I just want my motherboard to be fixed! If you can't do it or you can't get my mobo to fix for free, god dammit tell me already. I can't afford to wait for you for so fucking long just because you're trying to give me some stupid reasons of not trying to fix my motherboard. BAH! I don't really want to care about it anymore. If he still not replying me next week, I gonna bring it to somewhere else.

Now I want to concentrate on my studies. Statistics, Philosophy and Public Speaking. My oh my, I started to regret taking Public Speaking this early because I just got told that 5 of my friends are taking Marketing Principle. OMG! I should have go for that class instead of Public Speaking! Now I'm seriously regret about this decision. ARGHH!!

Over the weekend there's something happened. Something will change me as a competitive gamer. Offered had been came to me and it's up to me if I want to do it and if I'm up for it. But even if I could, I still need another 2 or more people to tag along. Geez. >_> I believe everyone wants it as a competitive gamer. No one says no to that opportunity unless they are really not heading to the direction I'm trying to go. But if I got selected, there will be alot of commitments. I don't think I can cope it. <.< People are like that eh? They want something but they can't afford to lose anything just to get to their destination.

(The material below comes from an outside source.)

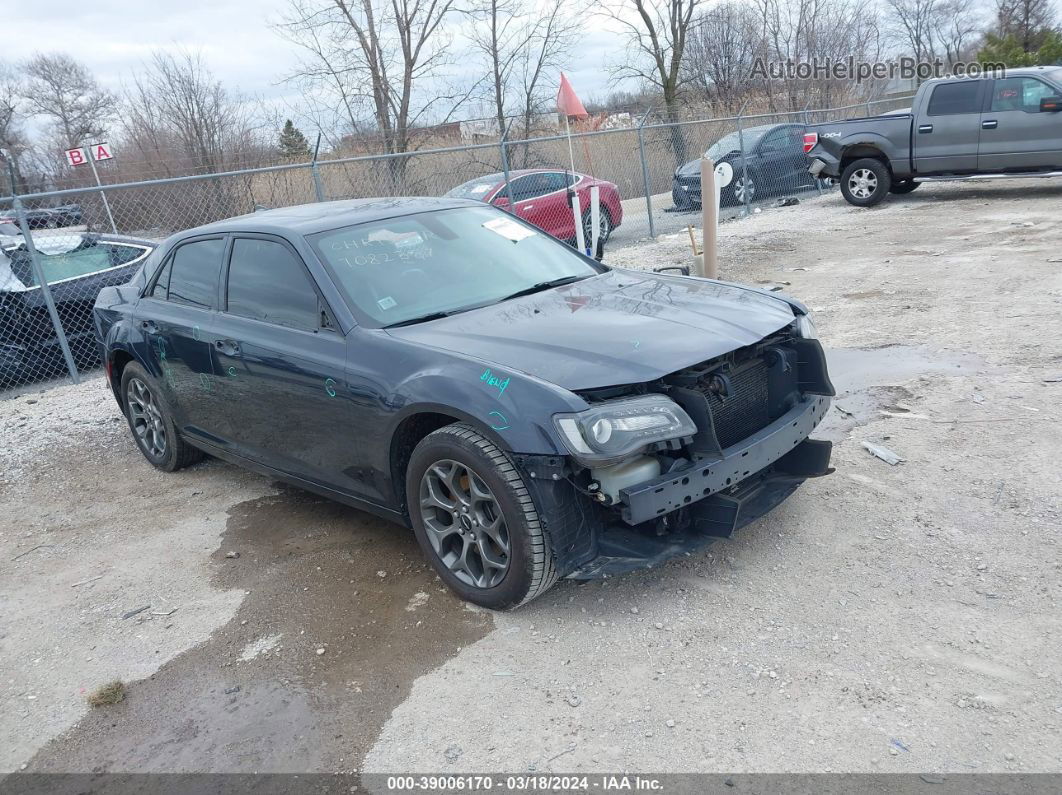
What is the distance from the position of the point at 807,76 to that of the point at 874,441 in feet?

Am I progressing in any ways? Gaming, life, social, studies? I really hope I am. I want to finish my studies fast so that I can focus on other things. I want to complete it faster so that I can be independent. I don't want to depend on him anymore. He is the pain I want to forget. He is the dirt I want to wipe it off. Eventhough it's impossible for me to draw a clear line with him, but still I want to. Whatever he did to me, even if he say sorry it's definitely not enough.

Too much to rant till it off topic. Sedap. I'm off to sleep. 0830 Statistics class. effing awesome.